For the studio heads — i.e., the men — like Grammar's Pat Brady and Bomer's dapper young exec Monroe, Bryant looked to the costume houses in real-life Hollywood for vintage suits. "I am totally obsessed with this period of menswear," she says. "It is such a stunning period for men, really it is. It’s completely opposite from 'Mad Men.' It is all about the broad shoulders, the nipped waist, the wide lapel, the wide trouser leg. It's all about being wide and creating those masculine shoulders."
While "The Last Tycoon" explores the glittery "untouchable" movie starlets and the power players who inhabit Hollywood, the story and costumes also highlight the residents of the less flashy (but still impeccably outfitted) back offices — the secretary pool and the writers room — and the impoverished Hooverville shantytowns bordering the studios. About 900 extras were dressed in head-to-toe period looks. But Bryant was up for the challenge to express the class discrepancy of the era through costume.
"During that time, Los Angeles was in development and all those people were basically swept away — bulldozed over — and it was really important to show just the quality of life that they were living, which was they had nothing and they lived in rags," says Bryant about the era's socioeconomic contrasts. "I think it's an important thing in the pilot to create those two worlds visually. I mean, who doesn't love beautiful and pretty? But behind all the glamour, it's the layers of reality of what’s going on."
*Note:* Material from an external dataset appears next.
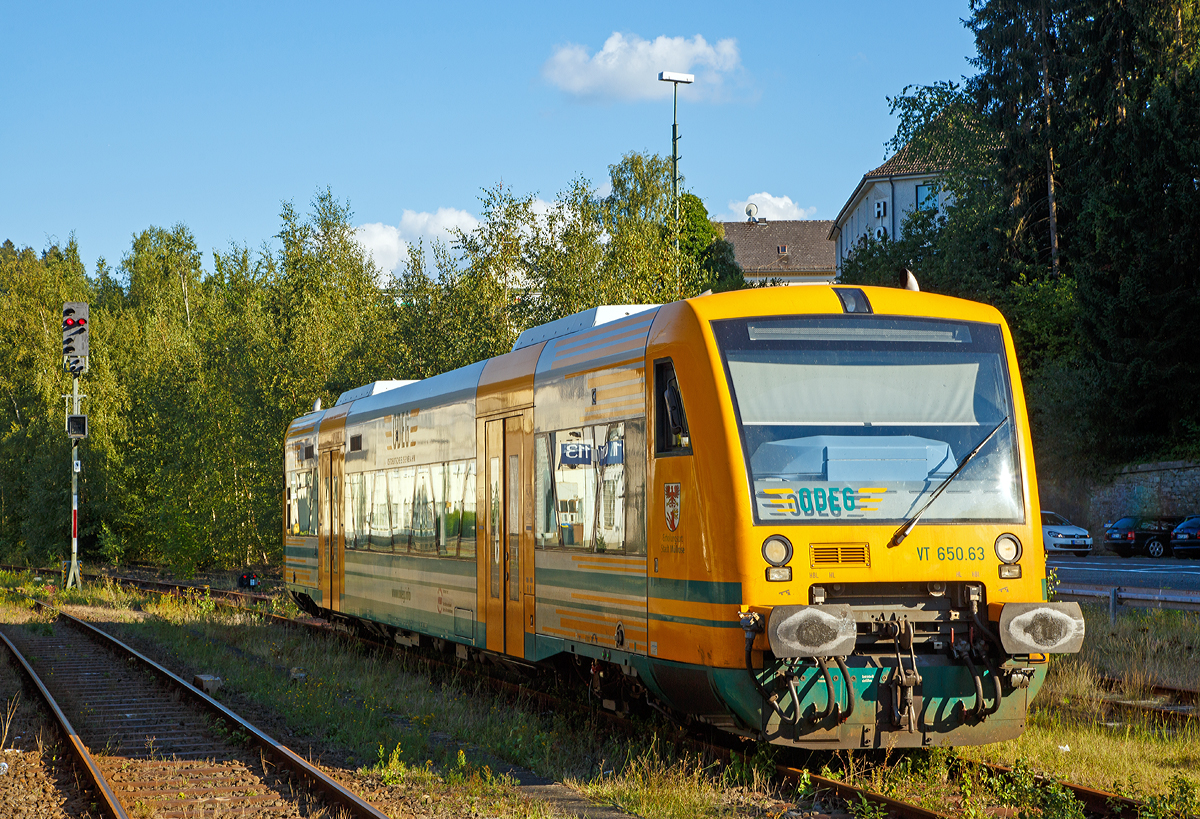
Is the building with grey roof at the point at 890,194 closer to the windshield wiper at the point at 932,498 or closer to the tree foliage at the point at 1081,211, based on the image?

So will "The Last Tycoon" become a full series? In a unique strategy, Amazon is streaming two extended pilots for all viewers, not just Prime subscribers, starting Friday. The public can watch and review the shows as they would any other product — star-rating system, comments, etc. — and then Amazon Studios will assess the feedback and decide whether or not to green-light a full season.
Costume designing a pilot is always a major endeavor because the wardrobe and set design, hair and makeup are all instrumental to introducing and establishing the characters in a very short window of time. (Then, it's a waiting game for a network to pick up the series.) So does Amazon's unique test scenario add any extra anxiety to Bryant's job? "No, it’s not added pressure," she laughs. "It's more just thinking good thoughts and hoping that the pilot gets picked up to go to a series."